** SOURCE EXTRACT **
↓

Vampire Buster
Hong Kong 1989
Directed by Norman Lau Man, Stanley Siu Ga Wing.

It's right in the middle of the Cultural Revolution and Cheung Il (Kent Cheng) is being denounced by his son, waving Mao's little red book and shouting that he now 'has no family except the state.' It's out with the old and in with the new, too bad that old Ming vase being tossed away has a demon trapped inside, waiting to get out...

Five hundred years before, the evil disciple of a priest was captured inside. His son doesn't buy it, and Cheung Il has to throw the vase into the ocean. It washes up in Hong Kong twenty years later and ends up at an auction, where Councillor Kay (Stanley Fung) buys it for two million HK dollars.

Councillor Kay is very, very rich. But at the same time, he seems to be a pretty decent opposing the construction of a nuclear power plant near Hong Kong, making him quite popular. His girlfriend, Mable, wants his money, but otherwise is having a relationship with Mr. Chan, a phony exorcist who makes a living advising people how to bet at horseracing.

The Councillor also has a son, Jackie (regrettably, Jackie Cheung) who has a new girlfriend that he calls 'a result of drunkeness,' and who he likes mainly because of her resemblance to his nanny when he was a child. She always wants to go to bed with him, which he tries to avoid, presumably because he is gay, or still believes he is four years old, which is how he behaves. Then again, the same could be said about any performance Jackie Cheung has ever done.

Mable convinces Kay to hire an exorcist to examine the vase. She brings in Mr. Chan, who succeeds in releasing the evil, demonic priest, who possesses Kay. In the meantime, Cheung Il arrives from China (illegally) and makes his way to Kay's house, only to find that he is too late. When he fights against the demon, Cheung Il uses bells, mudras (hand gestures), and his most powerful weapon, the turobar, a small ceremonial dagger. Later he calls the Buddha to enter his body and fight for him. But in addition to all of these Buddhist trappings, he also uses Taoist talismans. So what is he? A buddhist priest or a Taoist priest?

↑

** COLLECTED MATERIAL **
↓

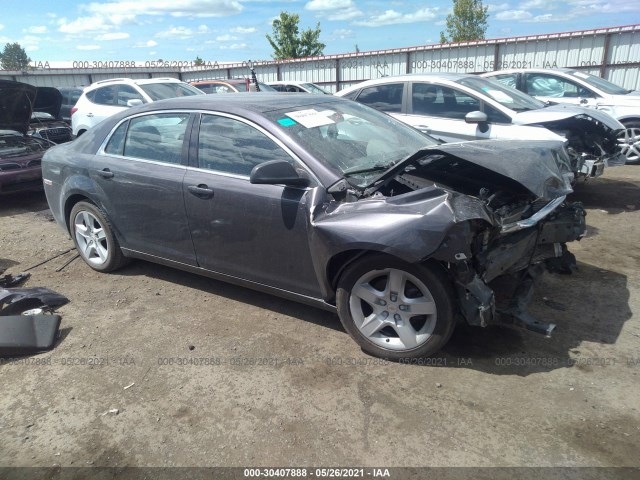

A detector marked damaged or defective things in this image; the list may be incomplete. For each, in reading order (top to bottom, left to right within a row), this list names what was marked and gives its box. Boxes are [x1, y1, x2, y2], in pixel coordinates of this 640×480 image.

↑

** SET TASK **
Return the passage of the Vampire Buster review from "Vampire Buster" to "million HK dollars.", copied word for word. The lines play no part in this.

** WRITTEN SOLUTION **
Vampire Buster
Hong Kong 1989
Directed by Norman Lau Man, Stanley Siu Ga Wing.

It's right in the middle of the Cultural Revolution and Cheung Il (Kent Cheng) is being denounced by his son, waving Mao's little red book and shouting that he now 'has no family except the state.' It's out with the old and in with the new, too bad that old Ming vase being tossed away has a demon trapped inside, waiting to get out...

Five hundred years before, the evil disciple of a priest was captured inside. His son doesn't buy it, and Cheung Il has to throw the vase into the ocean. It washes up in Hong Kong twenty years later and ends up at an auction, where Councillor Kay (Stanley Fung) buys it for two million HK dollars.